La asturianía del autor, José Luis Fernández, y el gusto por la leyenda urbana que corría a la velocidad del bulo sin necesidad de las fangosas redes sociales asentaron la creencia de que era un Clarín que no había gustado a nuestros vecinos del Principado y nos lo habían colocado.

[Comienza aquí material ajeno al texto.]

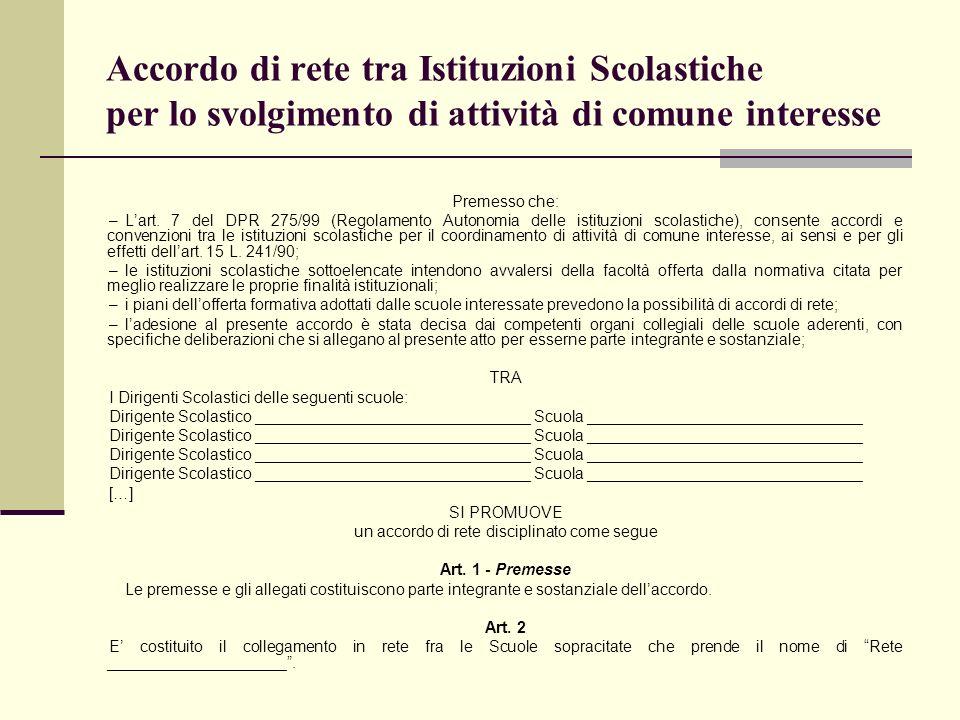 Accordo di rete tra Istituzioni Scolastiche per lo svolgimento di attività di comune interesse Premesso che: –Lart. 7 del DPR 275/99 (Regolamento Auto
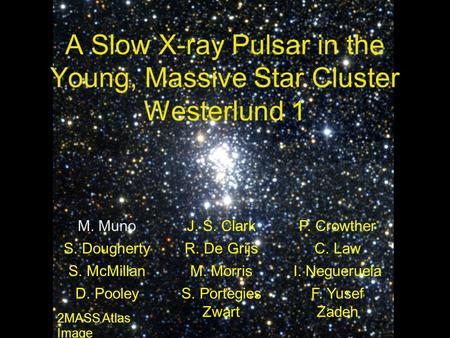A Slow X-ray Pulsar in the Young, Massive Star Cluster Westerlund 1 M. MunoJ. S. ClarkP. Crowther S. DoughertyR. De GrijsC. Law S. McMillanM. MorrisI.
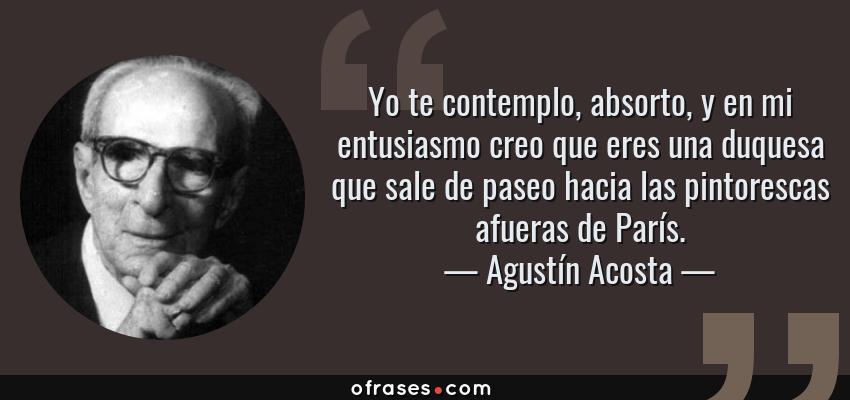 Frases de Agustín Acosta - Yo te contemplo, absorto, y en mi entusiasmo creo que eres una duquesa que sale de paseo hacia las pintorescas afueras de París.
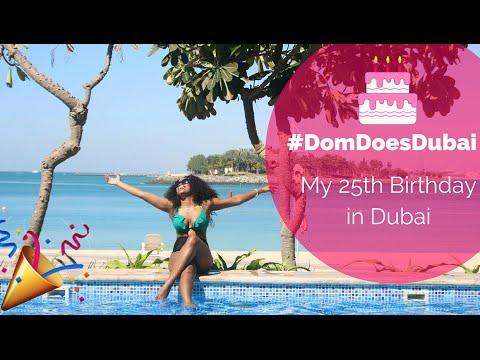 #DomDoesDubai My 25th Birthday in Dubai [Dubai Vlog]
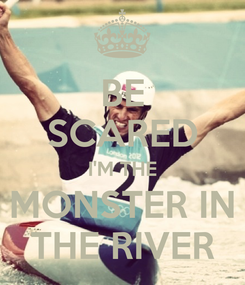 Poster: BE SCARED I'M THE MONSTER IN THE RIVER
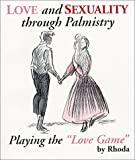 "Book cover image for Love and Sexuality through Palmistry : Playing the ""Love Game"""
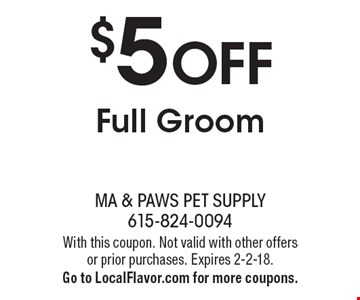 $5 OFF Full Groom. With this coupon. Not valid with other offers or prior purchases. Expires 2-2-18 .Go to LocalFlavor.com for more coupons.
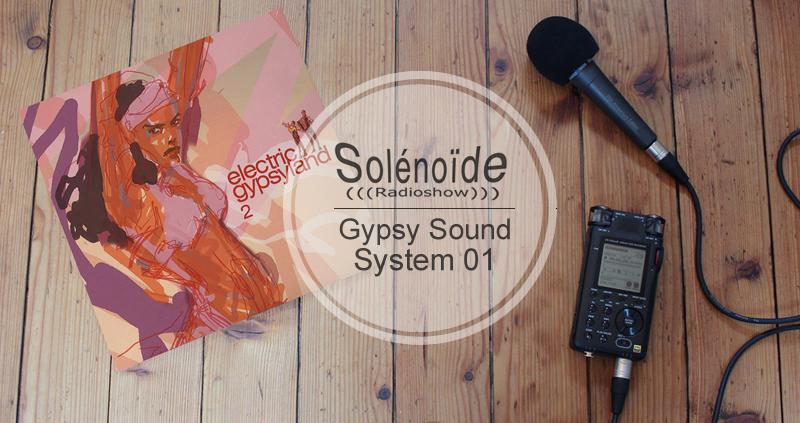 Emission > Solénoïde - Gypsy Sound System 01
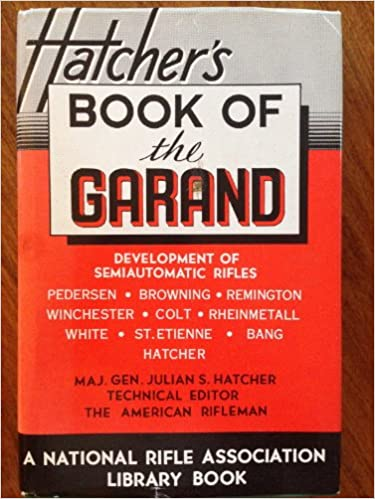 Book of the Garand, Hatcher, Julian S.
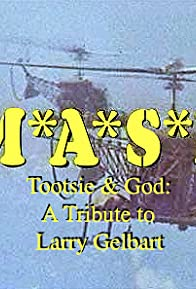 Primary photo for M*A*S*H, Tootsie & God: A Tribute to Larry Gelbart
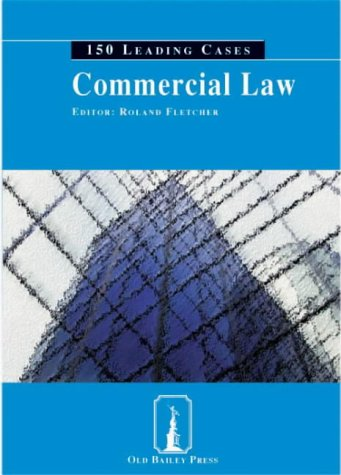 9781858364193: Commercial Law: 150 Leading Cases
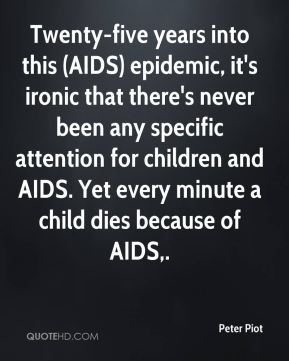 Peter Piot  - Twenty-five years into this (AIDS) epidemic, it's ironic that there's never been any specific attention for children and AIDS. Yet every minute a child dies because of AIDS.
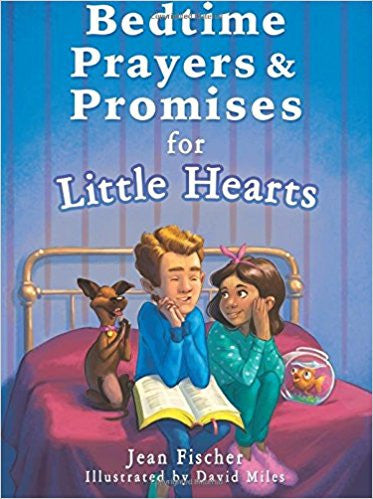 Bedtimes Prayers & Promises for Little Hearts by Jean Fischer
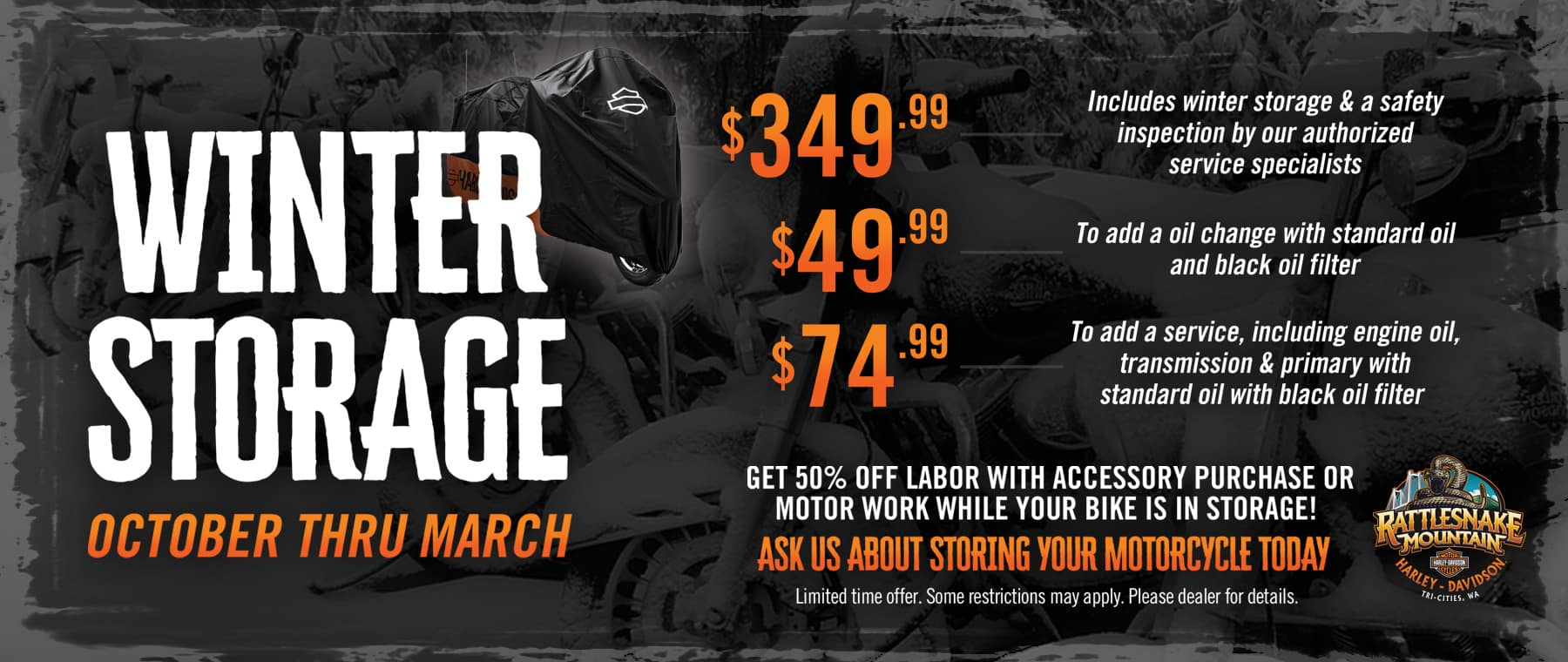 Get 50% off labor with accessory purchase or motor work while your bike is in storage!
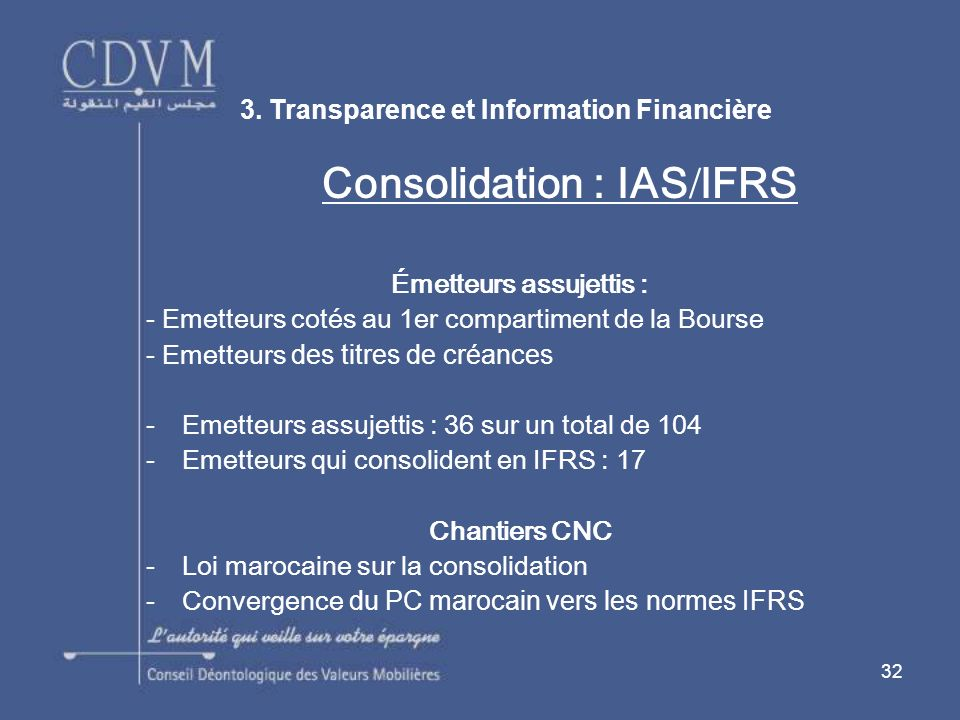 Consolidation : IASIFRS Émetteurs assujettis :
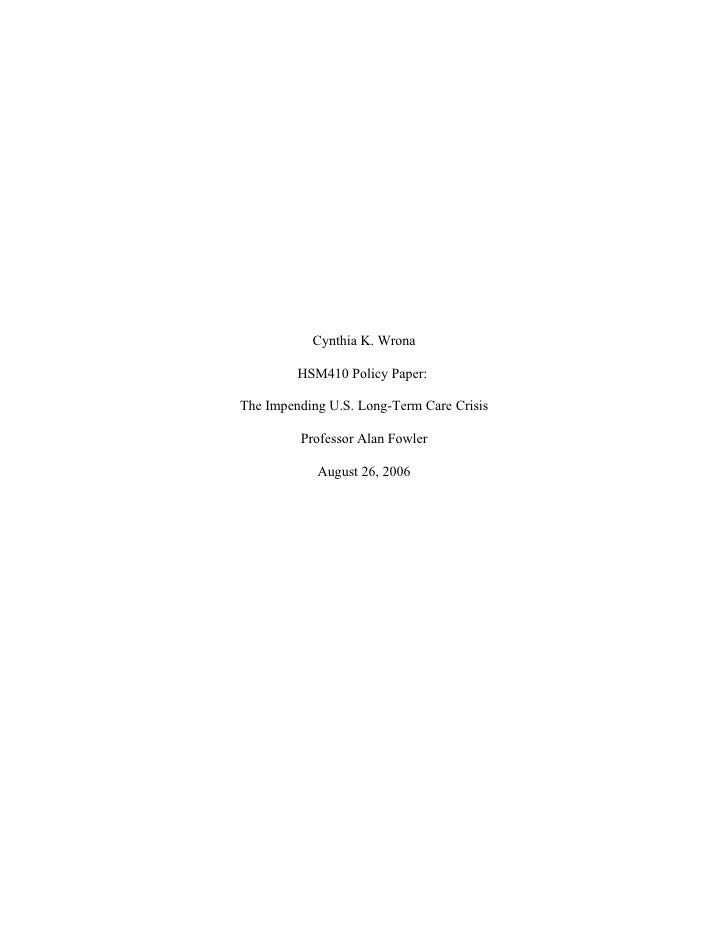 Cynthia K. Wrona           HSM410 Policy Paper:  The Impending U.S. Long-Term Care Crisis           Professor Alan Fowler ...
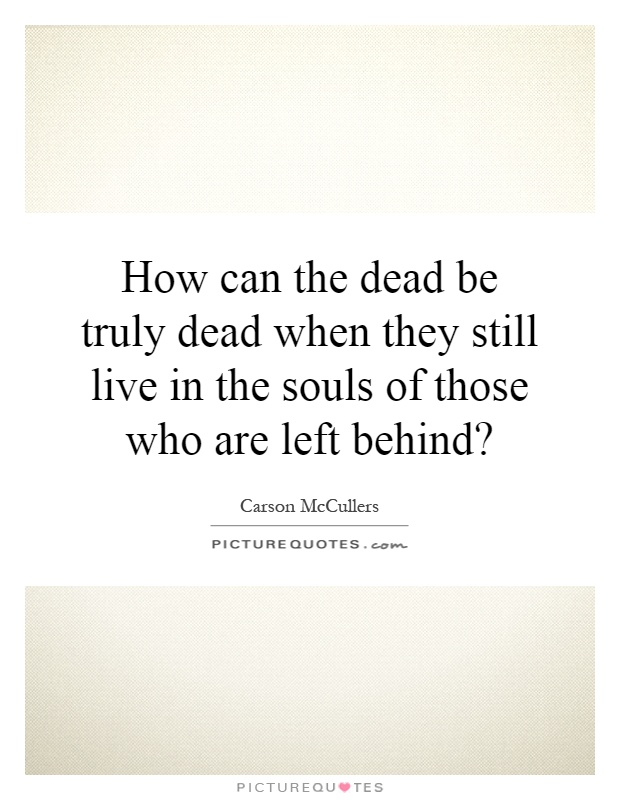 How can the dead be truly dead when they still live in the souls of those who are left behind? Picture Quote #1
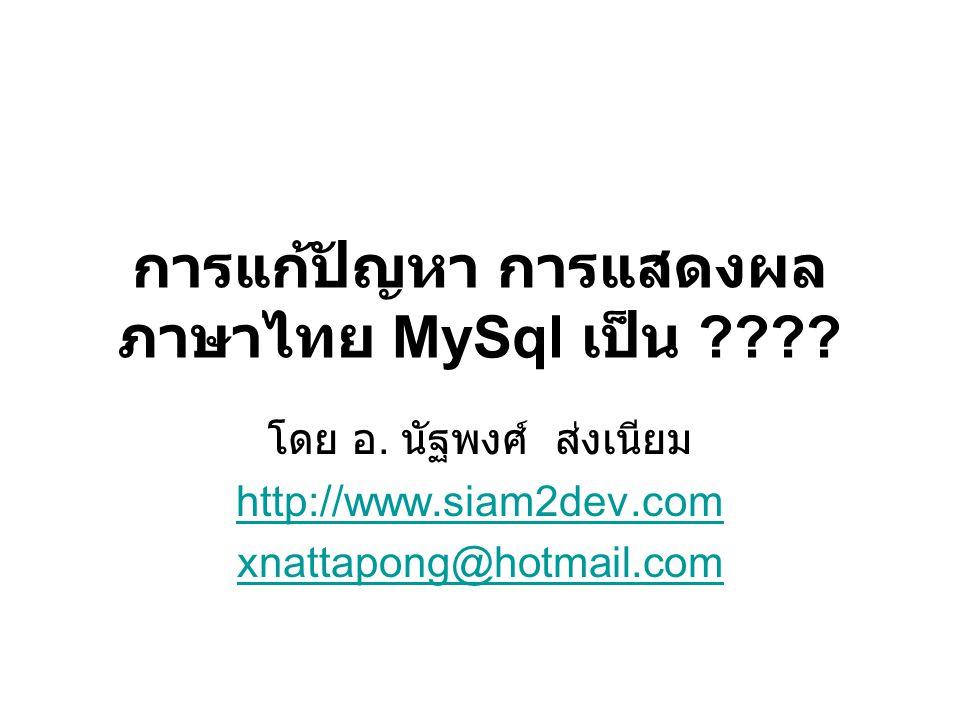 การแก้ปัญหา การแสดงผล ภาษาไทย MySql เป็น ???? โดย อ. นัฐพงศ์ ส่งเนียม http://www.siam2dev.com xnattapong@hotmail.com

Parece que no, que sí era aquel don Antonio genial y de mal genio, que una cosa no parece estar reñida con la otra, y lo que nadie duda es que se trata del banco más veces fotografiado por turistas y lugareños que se sientan a su lado y, la verdad, no parece importarles mucho si es Gaudí, Clarín y hasta había quien le sacaba parecido con un Unamuno que, por no perder el carril, no habrían querido en Salamanca.
Lo que nadie duda es de la oportunidad de arropar y abrigar al genio catalán pues, además de las heladas que ya está soportando, se le acerca un año en el que va a tener más saraos y sainetes que hijos perdidos por el mundo de Julio Iglesias, con perdón, que no está el horno para bollos.
Es lo que tiene celebrar el Centenario, más bien que te lo celebren, que todos hablarán de tí cuando hayas muerto, que diría la película.